Ha. Screw you nameless faceless studio person who is sitting in your air conditioned car listening to “Under the Bridge” with sunglasses on and thumbing through emails. Only realizing you aren’t actually stuck in normal rush hour traffic on the 101 when your peripheral vision catches the light changing, so you pull into work and see the lone picketer with a “Treat Actors Fair” sign. “Nice cowboy hat,” you think.
I now wear a cowboy hat when picketing. I think I pull it off. Plus it keeps the sun off my face.
After about 15 minutes, the WGA strike captain rolls down the sidewalk pulling a wagon with a couple of cases of water and a folded canopy laid precariously on top. Five writers follow her. With a presence now established at the Bronson Gate for the day, I start my normal routine. Never one for laps, I walk the whole perimeter of Paramount studios, getting caught in the small whirl pools at each gate for a few cycles before breaking free toward the next picket line. It takes about an hour to complete one of these big circles.
I head toward Van Ness hoping to improve my attitude, but nothing can break me out of my funk. The world just seems ready to burn. There are no talks scheduled between studios and actors or studios and writers. What scares me is the incompetence of the studio heads. Are any of them equipped with the ability needed to grow a current media business? The Bob Iger glory days of buying an empire are over. Disney snatched up Marvel, Lucas Films, Pixar and 21st Century Fox under Iger’s first reign.
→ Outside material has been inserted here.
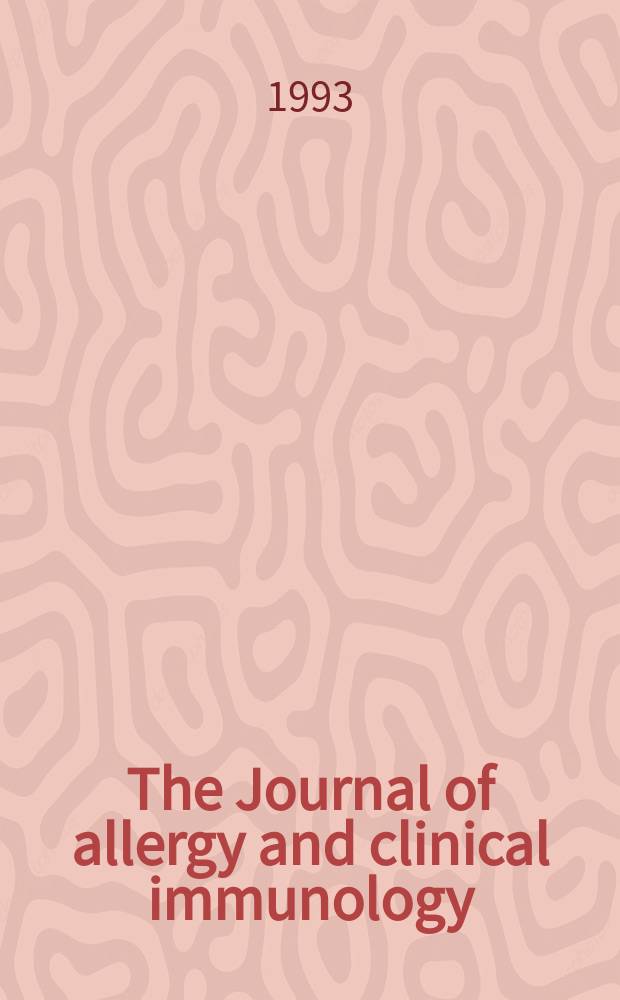 The Journal of allergy and clinical immunology : Including "Allergy abstracts" Offic. organ of Amer. acad. of allergy. Vol.91, №1, pt.2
Now he has to switch gears and develop something and grow it organically. Zaslav is another jackass who doesn’t know shit about the movie or the narrative streaming business. The fact Discovery (the company that bought Warner Brothers) made all its billions on reality TV doesn’t bode well. Right now both see a profit in cutting costs. They seem to have no intention of building a better product to win customers. They hope to undercut the competition and survive through the attrition.
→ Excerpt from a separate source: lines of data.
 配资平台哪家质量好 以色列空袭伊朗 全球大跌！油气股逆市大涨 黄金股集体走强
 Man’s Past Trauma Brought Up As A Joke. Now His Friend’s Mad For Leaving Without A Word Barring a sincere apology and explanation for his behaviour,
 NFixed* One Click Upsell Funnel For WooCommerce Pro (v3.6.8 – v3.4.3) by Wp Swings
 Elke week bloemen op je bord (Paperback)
But what really scares me is maybe the market is on their side. Maybe we’re at a point in history where people’s tastes have changed, They just want cheap streaming services with new content daily and the movie and TV industry professionals will go the way of cab drivers and newspaper reporters.
If your looking for a deeper understanding of the challenges the entertainment industry faces, here’s a couple of articles to read.
Mark Kreidler for Capital and Main posted an article here at Daily Kos titled How striking Hollywood creators and hotel housekeepers face the same obstacles.
And Brian Merchant an LATimes columnist wrote a good piece titled Hollywood is on strike because CEO’s fell for Silicon Valley’s magical thinking.
I turn down Van Ness and head for the next gate. It faces east, and there is no shade in the morning. I’ve nicknamed it hell.
IT’S FRIDAY. Everything is better on Fridays. I trek over to Warner Brothers Studios in the valley. The rumor of more shade draws me. I see a crowd, and, man, is there crowd. IATSE has joined the actors and writers for a day of picketing. IATSE stands for The International Alliance of Theatrical Stage Employees, Moving Picture Technicians, Artists and Allied Crafts of the United States, Its Territories and Canada.
As their slogan goes, they are the union behind entertainment. They include costumers, make-up artists, hair stylists, lighting techs and other jobs I don’t quite understand. Like, I think gaffers are in there, but I don’t exactly now what a gaffer does on set. My bad.
IATSE is not on strike, but they are showing their support for SAG-AFTRA and the WGA. The picket line stretches about a half a mile between gate 3 and gate 4. Most of the route is shaded. There are ice cream sandwiches to be had. This picketing thing is pretty great.